Exercícios:
1. Liste os títulos dos poemas musicalizados que a resenha sobre ritmo e melodia usa como exemplos.
2. Leve adiante a resenha sobre o poema lido e musicalizado a partir da última frase do trecho.

== Trecho do texto ==

Resenha escrita via whatsapp pelo grupo de pesquisa
POESIA E TRANSDISCIPLINARIDADE: A VOCOPERFORMANCE para o texto “Ritmo e melodia no poema lido e
musicalizado”, de Judson Gonçalves de Lima.
O
trabalho de Judson Gonçalves de Lima procura por pontos de convergência, ou
divergência, entre o poema e a canção. Através da análise de poemas
musicalizados, o autor observa por exemplo a presença da fala no canto e como o
texto pode influenciar a organização da canção. O foco é a análise de
acentuação, frequência e a comparação da tessitura na fala (quando recitado) e
no canto (após o tratamento musical). O autor utiliza quatro exemplos de poemas
musicalizados: dois de Antônio Cícero, interpretados por Adriana Calcanhotto:
“Maresia” e “Água Perrier”; um de Haroldo de Campos e interpretado por Caetano
Veloso: “Circuladô de fulô”; e um de Manuel Bandeira e interpretado por Ney
Matogrosso: “Rondó do Capitão”. Todas canções são também comparadas com a
oralização feita pelos próprios poetas.

===
== Informações fornecidas ==

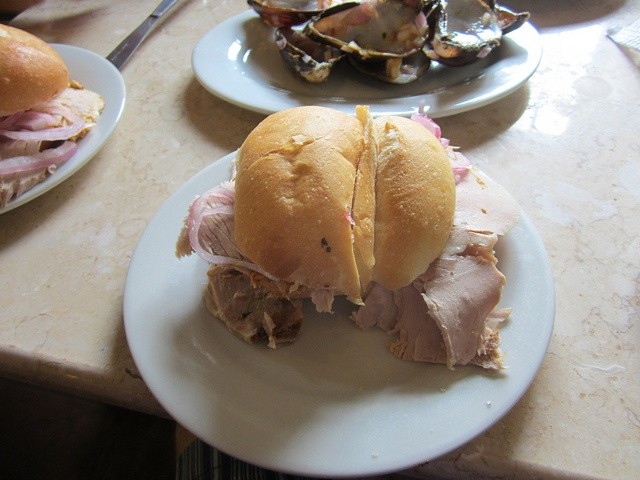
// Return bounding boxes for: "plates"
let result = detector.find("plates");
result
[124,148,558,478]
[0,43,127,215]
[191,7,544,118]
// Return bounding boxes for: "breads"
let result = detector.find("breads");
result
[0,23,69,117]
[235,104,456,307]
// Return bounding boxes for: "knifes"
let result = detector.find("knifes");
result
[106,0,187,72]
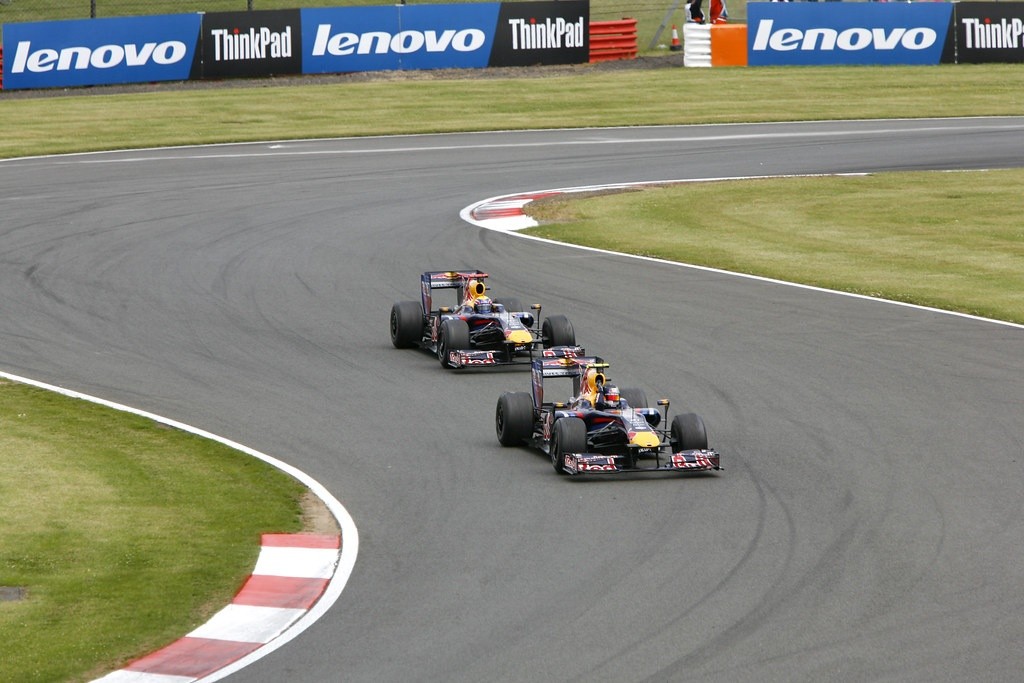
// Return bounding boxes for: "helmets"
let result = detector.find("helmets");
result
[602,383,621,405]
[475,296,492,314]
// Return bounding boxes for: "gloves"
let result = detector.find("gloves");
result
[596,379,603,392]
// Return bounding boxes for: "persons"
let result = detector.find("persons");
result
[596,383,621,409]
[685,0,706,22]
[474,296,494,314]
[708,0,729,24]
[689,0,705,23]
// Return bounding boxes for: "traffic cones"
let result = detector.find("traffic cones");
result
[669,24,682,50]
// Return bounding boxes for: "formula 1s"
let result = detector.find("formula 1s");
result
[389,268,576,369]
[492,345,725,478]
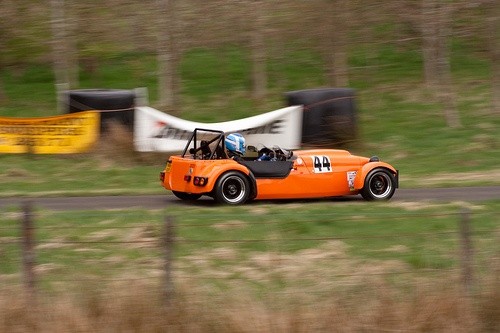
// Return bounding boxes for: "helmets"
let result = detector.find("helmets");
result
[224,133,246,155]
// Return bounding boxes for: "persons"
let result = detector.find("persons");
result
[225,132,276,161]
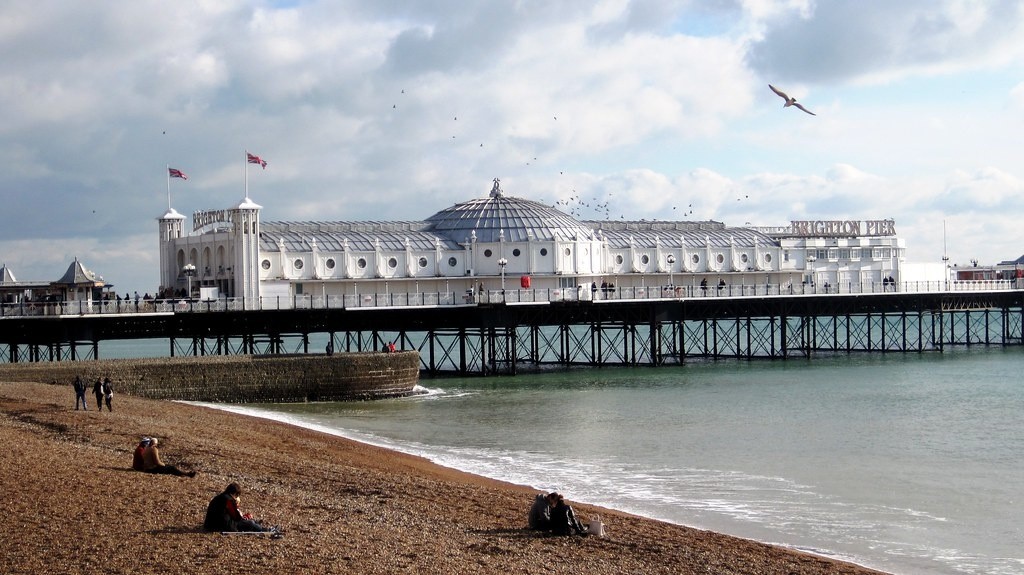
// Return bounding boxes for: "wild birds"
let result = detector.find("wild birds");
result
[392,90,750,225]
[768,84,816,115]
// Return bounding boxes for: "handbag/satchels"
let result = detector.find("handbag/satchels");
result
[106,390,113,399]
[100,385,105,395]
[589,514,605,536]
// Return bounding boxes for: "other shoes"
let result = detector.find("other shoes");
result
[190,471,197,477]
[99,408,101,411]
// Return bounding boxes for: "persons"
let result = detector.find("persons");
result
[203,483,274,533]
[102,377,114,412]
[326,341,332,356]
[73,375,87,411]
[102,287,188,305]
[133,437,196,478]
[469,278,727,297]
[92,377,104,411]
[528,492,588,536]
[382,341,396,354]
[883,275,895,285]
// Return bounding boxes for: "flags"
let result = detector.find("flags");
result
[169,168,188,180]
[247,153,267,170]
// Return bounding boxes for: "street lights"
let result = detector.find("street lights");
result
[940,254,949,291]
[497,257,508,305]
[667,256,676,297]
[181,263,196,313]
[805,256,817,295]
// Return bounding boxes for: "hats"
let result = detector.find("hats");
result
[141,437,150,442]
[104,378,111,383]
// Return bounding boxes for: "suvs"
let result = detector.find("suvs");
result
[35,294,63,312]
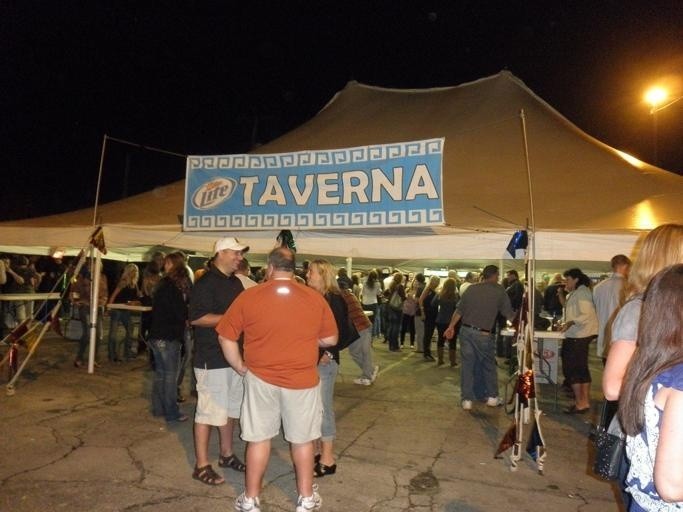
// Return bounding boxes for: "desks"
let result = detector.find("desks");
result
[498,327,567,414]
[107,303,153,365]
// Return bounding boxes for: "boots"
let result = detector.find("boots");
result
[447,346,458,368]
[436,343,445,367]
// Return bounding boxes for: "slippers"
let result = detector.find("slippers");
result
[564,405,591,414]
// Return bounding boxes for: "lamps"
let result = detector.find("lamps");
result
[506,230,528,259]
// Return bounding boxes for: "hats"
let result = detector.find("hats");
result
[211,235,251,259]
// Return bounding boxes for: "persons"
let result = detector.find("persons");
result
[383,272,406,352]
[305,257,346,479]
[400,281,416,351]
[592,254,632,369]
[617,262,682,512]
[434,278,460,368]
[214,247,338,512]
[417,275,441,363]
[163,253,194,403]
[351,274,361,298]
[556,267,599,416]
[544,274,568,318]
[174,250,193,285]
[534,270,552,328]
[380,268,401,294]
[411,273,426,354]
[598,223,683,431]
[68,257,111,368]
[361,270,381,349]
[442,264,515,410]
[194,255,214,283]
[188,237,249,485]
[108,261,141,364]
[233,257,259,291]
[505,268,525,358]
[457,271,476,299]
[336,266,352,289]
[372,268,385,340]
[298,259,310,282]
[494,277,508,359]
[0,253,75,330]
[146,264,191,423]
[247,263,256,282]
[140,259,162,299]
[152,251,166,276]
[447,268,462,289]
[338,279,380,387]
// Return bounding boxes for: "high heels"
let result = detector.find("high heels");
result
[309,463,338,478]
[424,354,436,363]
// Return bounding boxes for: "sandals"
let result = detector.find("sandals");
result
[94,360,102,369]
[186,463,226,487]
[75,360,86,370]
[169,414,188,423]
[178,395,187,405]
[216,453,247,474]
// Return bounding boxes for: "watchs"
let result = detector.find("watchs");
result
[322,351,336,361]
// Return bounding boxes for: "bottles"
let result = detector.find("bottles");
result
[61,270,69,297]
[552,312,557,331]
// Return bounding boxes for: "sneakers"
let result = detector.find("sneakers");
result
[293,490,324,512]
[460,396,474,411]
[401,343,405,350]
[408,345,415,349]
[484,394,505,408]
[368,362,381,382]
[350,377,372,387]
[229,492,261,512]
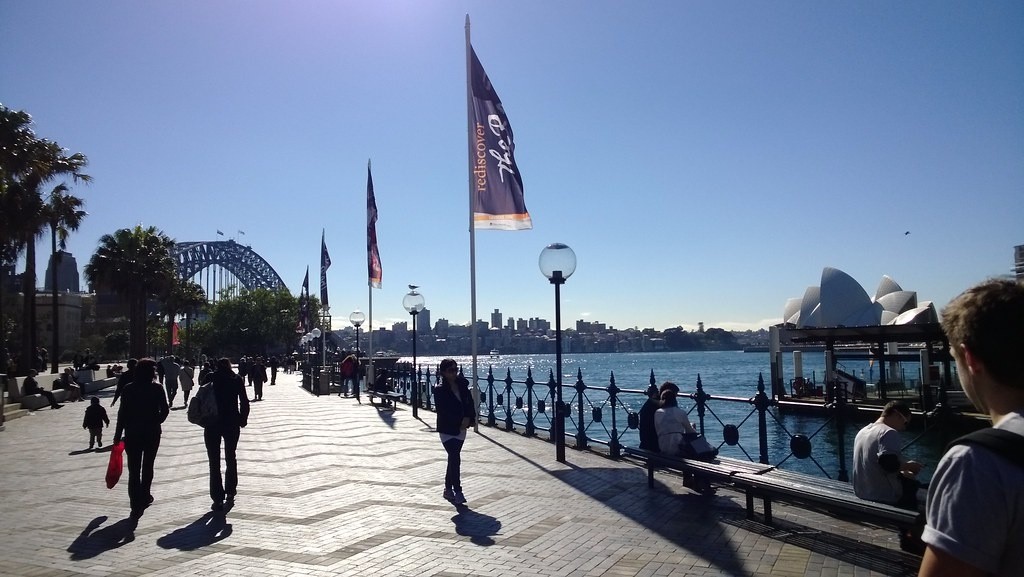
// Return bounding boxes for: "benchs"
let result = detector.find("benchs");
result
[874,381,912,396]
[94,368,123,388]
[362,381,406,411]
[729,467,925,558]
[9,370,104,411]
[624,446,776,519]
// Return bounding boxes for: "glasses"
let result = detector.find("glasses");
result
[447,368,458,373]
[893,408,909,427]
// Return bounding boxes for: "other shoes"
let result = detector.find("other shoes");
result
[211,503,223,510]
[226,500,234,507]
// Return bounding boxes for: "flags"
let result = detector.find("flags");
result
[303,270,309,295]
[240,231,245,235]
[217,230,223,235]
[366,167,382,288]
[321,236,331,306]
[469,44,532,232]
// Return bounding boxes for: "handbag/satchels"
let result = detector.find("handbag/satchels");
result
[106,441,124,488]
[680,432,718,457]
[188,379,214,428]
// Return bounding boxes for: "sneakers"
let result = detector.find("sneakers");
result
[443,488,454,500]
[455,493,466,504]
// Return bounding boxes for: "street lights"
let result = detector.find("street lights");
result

===

Resultados esperados:
1. "Maresia", "Água Perrier", "Circuladô de fulô" e "Rondó do Capitão".

2.
Com o objetivo de comparar os
dois usos da voz, o processo de comparação entre a voz falada e a cantada, o
autor utilizará dois softwares, para tornar o sonoro menos abstrato. Para
editar as partituras, foi usado o Finale, e para analisar as récitas através de
um gráfico, foi usado o SFS/ Wasp que irá decompor as sílabas das récitas no
programa, destacando pontos altos e baixos.
No verso de “Maresia” “O meu amor
me deixou” a curva melódica da canção segue e mesma curva melodica da fala. As
durações das sílabas acentuadas são maiores (duram mais) que as não acentuadas.
A partitura musical e o desenho melódico do gráfico da récita seguiram a mesma
lógica, mostrando, então, os detalhes sobre a musicalização do poema. Ou seja,
há dois pontos importantes a serem destacados: o repouso e a pausa na passagem
dos versos, sendo o repouso a redução de frequência ao fim da palavra e o
silêncio, a pausa (p. 58), em que se conclui que não há um final ascendente no
final dos versos, comum a música popular (p. 59). Segundo Judson, "alguns
compositores alteram algumas características do poema para facilitar a
musicalização" (p. 39). O verso "Era eu quem tinha partido" é
apontado como uma das maiores semelhanças entre récita e canto deste poema/canção,
visto que "as sílabas mais longas do verso lido (...) são as mesmas
sílabas cantadas com as notas mais longas" (p. 48), por isso "essa
canção é um bom exemplo de adequação do acento textual ao acento rítmico"
(p. 60).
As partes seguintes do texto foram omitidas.